====== Record set ======
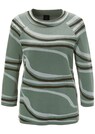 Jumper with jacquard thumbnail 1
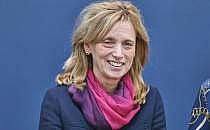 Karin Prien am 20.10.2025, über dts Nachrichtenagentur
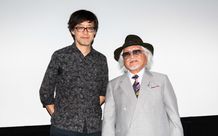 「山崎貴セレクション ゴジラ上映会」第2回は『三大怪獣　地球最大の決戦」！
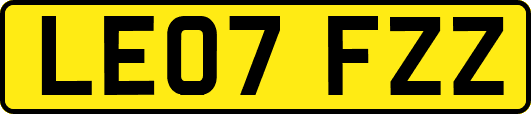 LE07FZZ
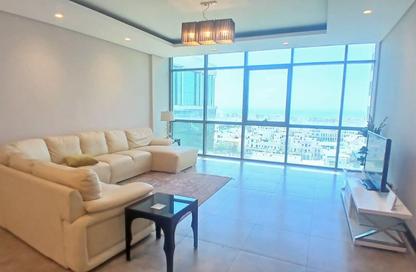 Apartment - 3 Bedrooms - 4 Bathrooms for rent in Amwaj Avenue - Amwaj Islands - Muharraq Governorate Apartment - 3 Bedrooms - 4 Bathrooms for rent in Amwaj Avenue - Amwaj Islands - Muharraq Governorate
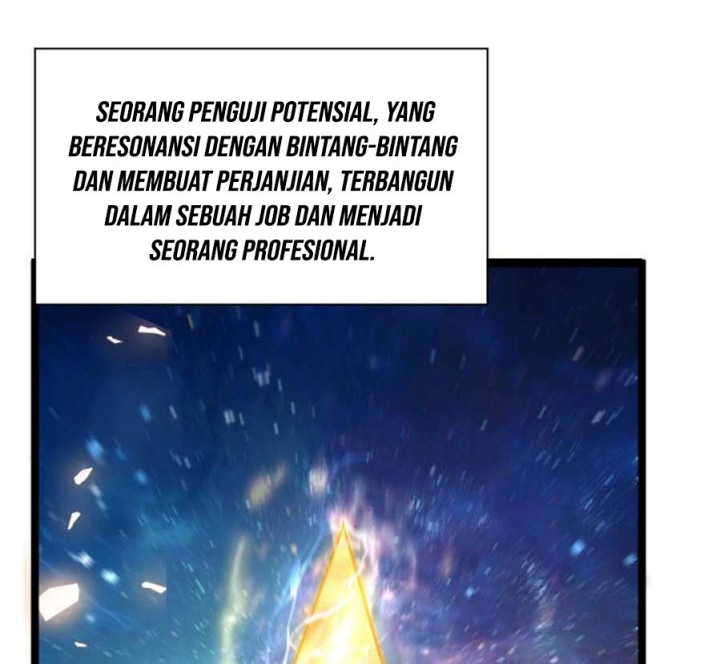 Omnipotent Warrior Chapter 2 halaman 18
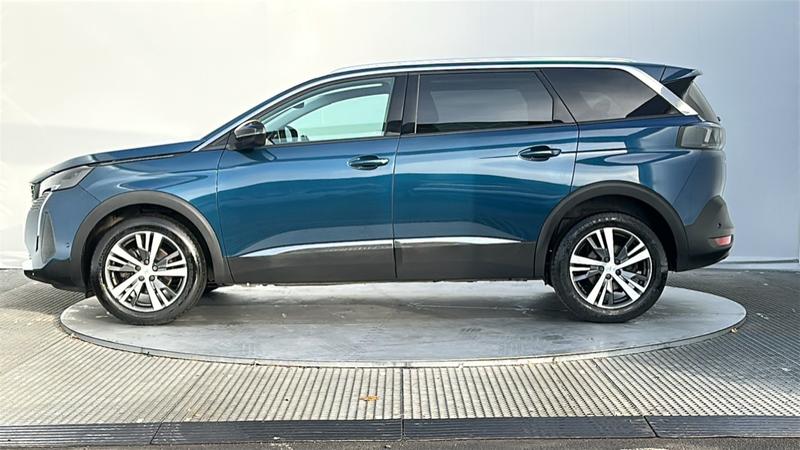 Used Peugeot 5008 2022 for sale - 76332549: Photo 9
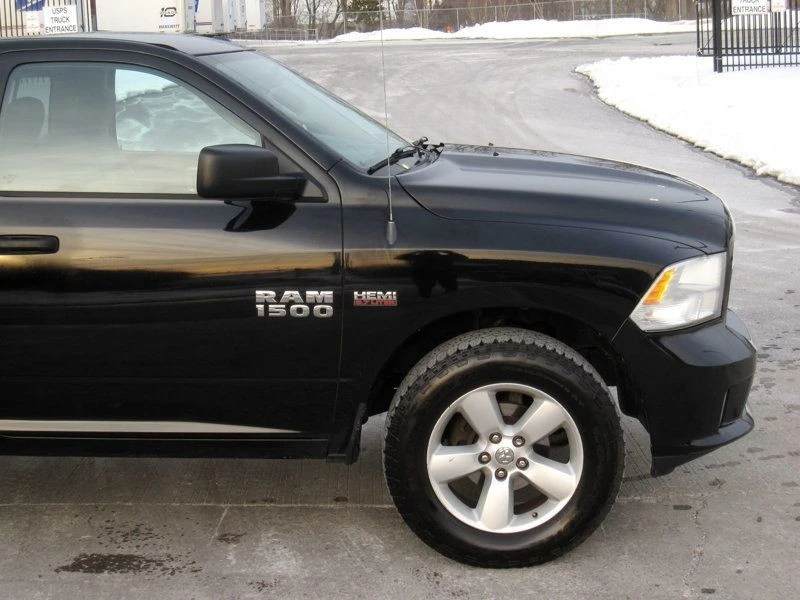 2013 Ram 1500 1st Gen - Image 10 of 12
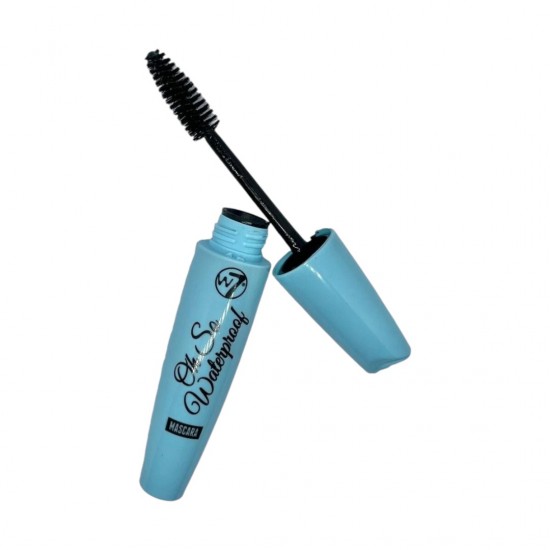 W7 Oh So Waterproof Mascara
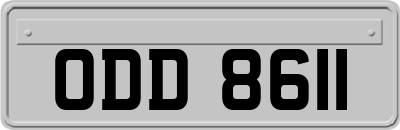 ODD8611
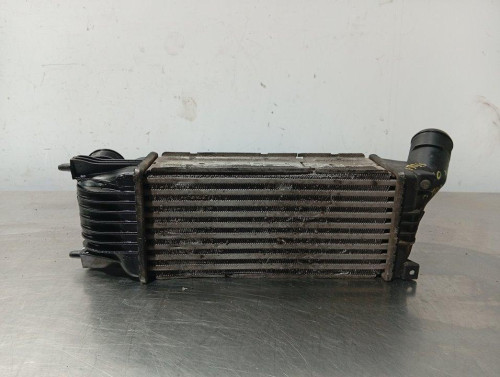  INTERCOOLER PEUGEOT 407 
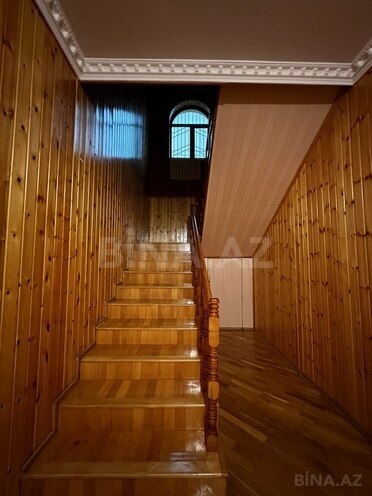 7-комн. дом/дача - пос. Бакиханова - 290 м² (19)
======
Assigned task:
Starting at the line with "Used Peugeot 5008", reproduce exactly each line through the end of the entries, including the first and the last, and skip the pictures.

Reply:
 Used Peugeot 5008 2022 for sale - 76332549: Photo 9
 2013 Ram 1500 1st Gen - Image 10 of 12
 W7 Oh So Waterproof Mascara
 ODD8611
  INTERCOOLER PEUGEOT 407 
 7-комн. дом/дача - пос. Бакиханова - 290 м² (19)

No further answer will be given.